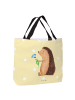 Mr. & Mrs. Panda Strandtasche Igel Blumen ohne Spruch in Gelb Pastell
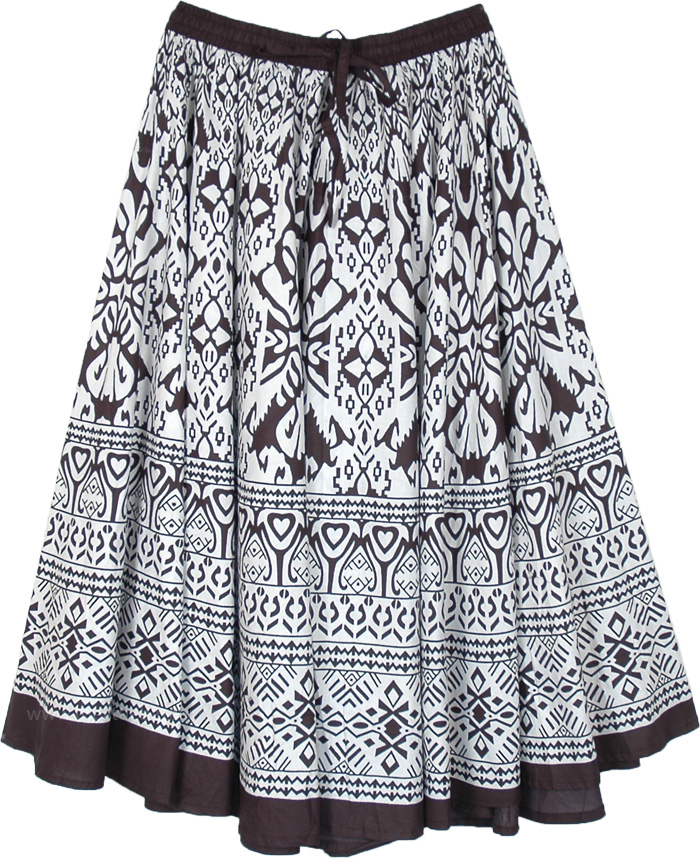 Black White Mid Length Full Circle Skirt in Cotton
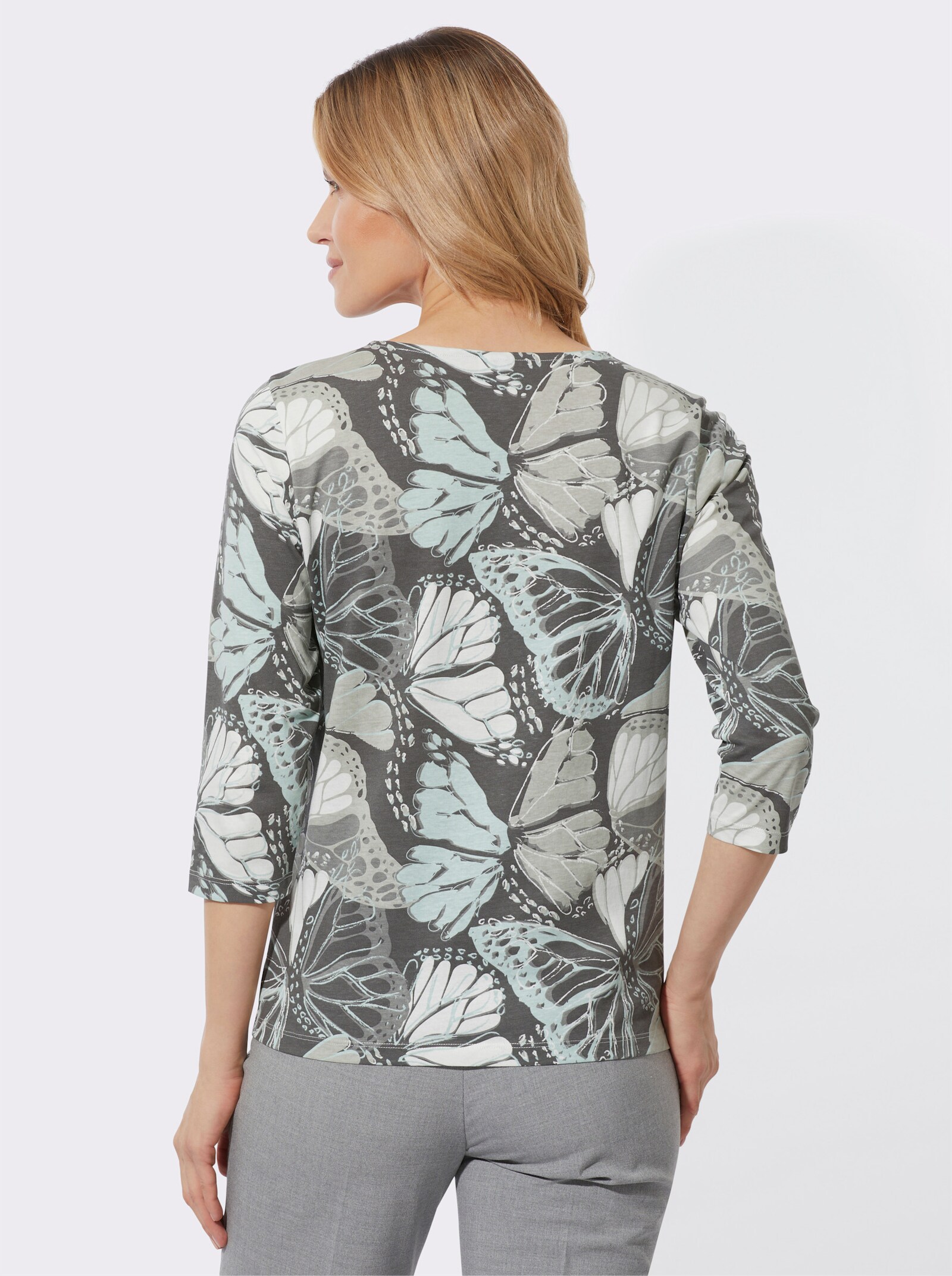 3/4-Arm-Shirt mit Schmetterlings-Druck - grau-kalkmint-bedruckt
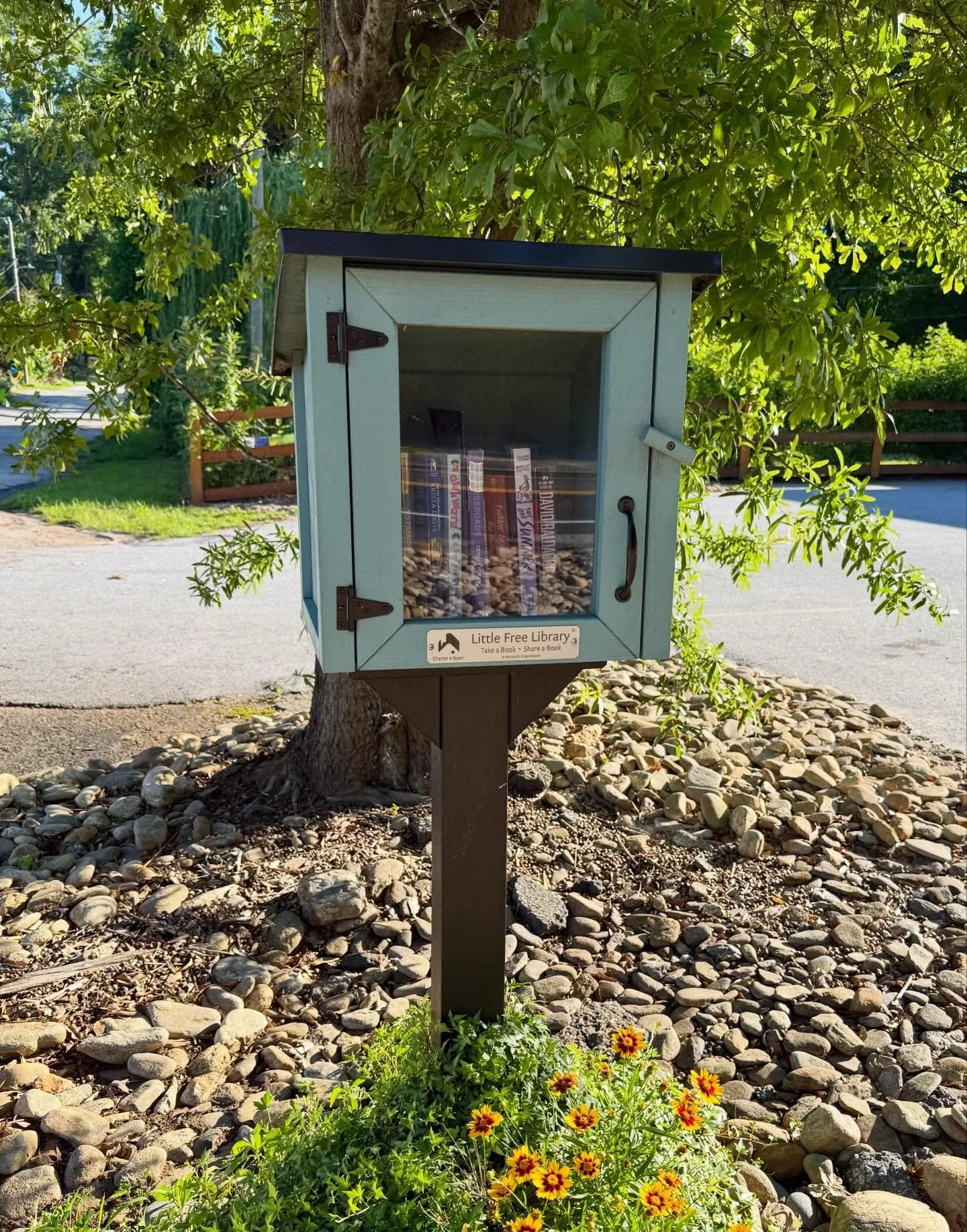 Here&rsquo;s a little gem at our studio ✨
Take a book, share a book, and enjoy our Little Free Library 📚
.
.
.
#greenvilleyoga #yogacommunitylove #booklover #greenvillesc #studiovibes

····················

## Task instructions
Transcribe all the lines above exactly; any image among them is skipped.

## Solution for this exercise
 Mr. & Mrs. Panda Strandtasche Igel Blumen ohne Spruch in Gelb Pastell
 Black White Mid Length Full Circle Skirt in Cotton
 3/4-Arm-Shirt mit Schmetterlings-Druck - grau-kalkmint-bedruckt
 Here&rsquo;s a little gem at our studio ✨
Take a book, share a book, and enjoy our Little Free Library 📚
.
.
.
#greenvilleyoga #yogacommunitylove #booklover #greenvillesc #studiovibes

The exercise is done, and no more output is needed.